Return on investment is the most common framework, but it is deceptively difficult to apply to basic science. One approach relates a company’s or industry’s output to its investment in research and development. Another uses stock market valuations to estimate how financial markets price a firm’s knowledge assets. At the national level, economists have tried to link total factor productivity (a measure of how efficiently a country turns inputs into outputs) to different types of government research spending.
The fundamental challenge is that scientific impact rarely follows a straight line.

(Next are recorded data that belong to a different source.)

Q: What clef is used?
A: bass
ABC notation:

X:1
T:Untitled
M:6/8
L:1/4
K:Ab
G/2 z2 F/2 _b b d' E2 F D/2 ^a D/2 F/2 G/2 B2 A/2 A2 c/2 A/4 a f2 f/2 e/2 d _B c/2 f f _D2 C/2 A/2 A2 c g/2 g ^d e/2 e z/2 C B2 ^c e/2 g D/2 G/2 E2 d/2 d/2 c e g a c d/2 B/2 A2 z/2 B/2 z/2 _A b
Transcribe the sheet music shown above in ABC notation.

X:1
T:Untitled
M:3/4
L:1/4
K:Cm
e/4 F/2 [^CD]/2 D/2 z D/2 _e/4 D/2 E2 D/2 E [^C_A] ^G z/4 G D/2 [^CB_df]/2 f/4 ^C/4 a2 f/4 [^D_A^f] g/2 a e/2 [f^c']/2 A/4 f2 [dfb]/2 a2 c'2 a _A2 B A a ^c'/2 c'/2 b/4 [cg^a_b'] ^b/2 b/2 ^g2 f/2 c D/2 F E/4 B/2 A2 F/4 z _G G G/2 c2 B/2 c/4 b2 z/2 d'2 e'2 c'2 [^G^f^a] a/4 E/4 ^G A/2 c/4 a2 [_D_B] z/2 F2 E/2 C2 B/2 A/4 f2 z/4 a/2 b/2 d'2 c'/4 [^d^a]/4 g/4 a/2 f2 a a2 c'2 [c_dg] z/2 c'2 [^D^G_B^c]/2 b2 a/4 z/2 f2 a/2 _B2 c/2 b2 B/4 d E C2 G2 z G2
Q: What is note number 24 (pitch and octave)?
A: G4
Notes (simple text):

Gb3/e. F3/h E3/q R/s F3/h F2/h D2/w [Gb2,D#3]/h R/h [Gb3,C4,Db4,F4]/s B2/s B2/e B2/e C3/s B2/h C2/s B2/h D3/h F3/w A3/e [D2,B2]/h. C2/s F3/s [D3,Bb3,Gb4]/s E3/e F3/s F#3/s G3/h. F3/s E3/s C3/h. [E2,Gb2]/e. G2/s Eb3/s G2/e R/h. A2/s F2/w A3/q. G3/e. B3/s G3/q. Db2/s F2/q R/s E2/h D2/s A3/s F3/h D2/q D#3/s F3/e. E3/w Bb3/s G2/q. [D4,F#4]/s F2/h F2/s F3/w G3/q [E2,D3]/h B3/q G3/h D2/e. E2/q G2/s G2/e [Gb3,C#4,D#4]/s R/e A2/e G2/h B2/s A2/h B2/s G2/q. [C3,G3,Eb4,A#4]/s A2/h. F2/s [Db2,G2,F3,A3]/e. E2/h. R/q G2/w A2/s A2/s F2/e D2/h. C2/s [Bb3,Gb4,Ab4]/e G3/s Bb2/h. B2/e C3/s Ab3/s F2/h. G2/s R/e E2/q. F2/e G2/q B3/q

A discovery in particle physics might enable a medical imaging technology decades later through a chain of innovations no one predicted at the time. These diffuse, interconnected pathways make it nearly impossible to assign a clean rate of return to any single research investment. Treating publicly funded science purely as an economic input, where the goal is to maximize financial returns, misrepresents what most government-funded research is designed to do.
Altmetrics: Tracking Attention Online
Traditional citation metrics miss a lot. They don’t capture when a paper is discussed on social media, covered by journalists, downloaded thousands of times, or referenced in a government policy document. Altmetrics fill this gap by tracking non-citation indicators of attention and engagement across online sources.
Altmetric platforms monitor mentions in news stories, blog posts, policy documents, social media platforms, and reference managers. Many journal websites display an “altmetric donut,” a color-coded visual showing where a paper has received attention. Usage metrics like views and downloads indicate how many people are reading the work, while mention metrics track references in news, blogs, or policy briefs.
Altmetrics are especially useful for capturing early-stage and public-facing impact. A paper that shapes national health policy or goes viral on social media may have enormous real-world influence that citation counts alone would miss entirely.
The Push to Reform Impact Measurement
The dominance of citation-based metrics has generated serious backlash. The San Francisco Declaration on Research Assessment, known as DORA, is the most prominent reform effort. Its core recommendation is blunt: do not use journal-based metrics like the impact factor as a stand-in for the quality of individual research articles, individual scientists, or hiring and promotion decisions.
DORA calls on funding agencies to be explicit about their evaluation criteria and to emphasize, especially for early-career scientists, that the scientific content of a paper matters far more than the impact factor of the journal it appeared in. It asks researchers serving on hiring and tenure committees to base their assessments on what the science actually says, not on where it was published or how many times it was cited.
The concern driving these reforms is that when careers hinge on metrics, scientists optimize for the metrics rather than for good science. This can incentivize flashy, publishable results over careful, reproducible work. It can push researchers toward hot topics and away from important but niche questions. The metrics of scientific impact have become the driving force behind the academic environment, and many scientists and institutions are now reckoning with whether that force is pointed in the right direction.